- Task instructions
Format the records as a numbered list, from the first line through the line containing "5.63 metres", omitting any blank lines.

[Start of Materials provided]

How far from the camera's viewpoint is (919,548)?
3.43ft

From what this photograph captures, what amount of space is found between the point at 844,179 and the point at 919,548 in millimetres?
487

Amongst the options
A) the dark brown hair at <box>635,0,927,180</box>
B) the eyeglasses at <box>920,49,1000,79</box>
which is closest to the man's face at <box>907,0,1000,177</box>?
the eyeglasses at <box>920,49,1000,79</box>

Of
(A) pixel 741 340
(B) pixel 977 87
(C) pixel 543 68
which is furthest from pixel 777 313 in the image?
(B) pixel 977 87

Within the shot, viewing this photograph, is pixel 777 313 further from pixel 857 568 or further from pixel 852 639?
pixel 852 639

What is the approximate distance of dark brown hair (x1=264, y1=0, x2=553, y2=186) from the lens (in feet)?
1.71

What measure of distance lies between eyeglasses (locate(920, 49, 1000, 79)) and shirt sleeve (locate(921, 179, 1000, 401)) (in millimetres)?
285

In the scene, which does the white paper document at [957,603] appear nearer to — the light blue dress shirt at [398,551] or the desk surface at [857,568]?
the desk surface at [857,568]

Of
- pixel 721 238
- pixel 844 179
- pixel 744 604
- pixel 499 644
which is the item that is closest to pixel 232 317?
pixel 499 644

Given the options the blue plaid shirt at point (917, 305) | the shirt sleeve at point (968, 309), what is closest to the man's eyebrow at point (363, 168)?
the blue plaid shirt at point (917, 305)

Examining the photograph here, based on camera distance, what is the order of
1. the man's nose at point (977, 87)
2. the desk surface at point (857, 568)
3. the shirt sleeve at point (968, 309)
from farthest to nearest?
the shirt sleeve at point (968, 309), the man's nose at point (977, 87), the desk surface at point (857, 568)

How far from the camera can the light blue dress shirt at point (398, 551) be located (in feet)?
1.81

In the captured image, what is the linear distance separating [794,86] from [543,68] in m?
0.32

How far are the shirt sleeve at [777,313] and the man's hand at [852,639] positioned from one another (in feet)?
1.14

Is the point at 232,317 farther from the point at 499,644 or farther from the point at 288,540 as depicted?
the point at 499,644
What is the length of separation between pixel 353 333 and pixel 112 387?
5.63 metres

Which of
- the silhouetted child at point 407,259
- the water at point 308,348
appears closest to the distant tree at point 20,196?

[End of Materials provided]

- Result of the exercise
1. How far from the camera's viewpoint is (919,548)?
2. 3.43ft
3. From what this photograph captures, what amount of space is found between the point at 844,179 and the point at 919,548 in millimetres?
4. 487
5. Amongst the options
6. A) the dark brown hair at <box>635,0,927,180</box>
7. B) the eyeglasses at <box>920,49,1000,79</box>
8. which is closest to the man's face at <box>907,0,1000,177</box>?
9. the eyeglasses at <box>920,49,1000,79</box>
10. Of
11. (A) pixel 741 340
12. (B) pixel 977 87
13. (C) pixel 543 68
14. which is furthest from pixel 777 313 in the image?
15. (B) pixel 977 87
16. Within the shot, viewing this photograph, is pixel 777 313 further from pixel 857 568 or further from pixel 852 639?
17. pixel 852 639
18. What is the approximate distance of dark brown hair (x1=264, y1=0, x2=553, y2=186) from the lens (in feet)?
19. 1.71
20. What measure of distance lies between eyeglasses (locate(920, 49, 1000, 79)) and shirt sleeve (locate(921, 179, 1000, 401)) (in millimetres)?
21. 285
22. In the scene, which does the white paper document at [957,603] appear nearer to — the light blue dress shirt at [398,551] or the desk surface at [857,568]?
23. the desk surface at [857,568]
24. Of
25. - pixel 721 238
26. - pixel 844 179
27. - pixel 744 604
28. - pixel 499 644
29. which is the item that is closest to pixel 232 317?
30. pixel 499 644
31. Given the options the blue plaid shirt at point (917, 305) | the shirt sleeve at point (968, 309), what is closest to the man's eyebrow at point (363, 168)?
32. the blue plaid shirt at point (917, 305)
33. Examining the photograph here, based on camera distance, what is the order of
34. 1. the man's nose at point (977, 87)
35. 2. the desk surface at point (857, 568)
36. 3. the shirt sleeve at point (968, 309)
37. from farthest to nearest?
38. the shirt sleeve at point (968, 309), the man's nose at point (977, 87), the desk surface at point (857, 568)
39. How far from the camera can the light blue dress shirt at point (398, 551) be located (in feet)?
40. 1.81
41. In the captured image, what is the linear distance separating [794,86] from [543,68] in m?
42. 0.32
43. How far are the shirt sleeve at [777,313] and the man's hand at [852,639] positioned from one another (in feet)?
44. 1.14
45. Is the point at 232,317 farther from the point at 499,644 or farther from the point at 288,540 as depicted?
46. the point at 499,644
47. What is the length of separation between pixel 353 333 and pixel 112 387?
48. 5.63 metres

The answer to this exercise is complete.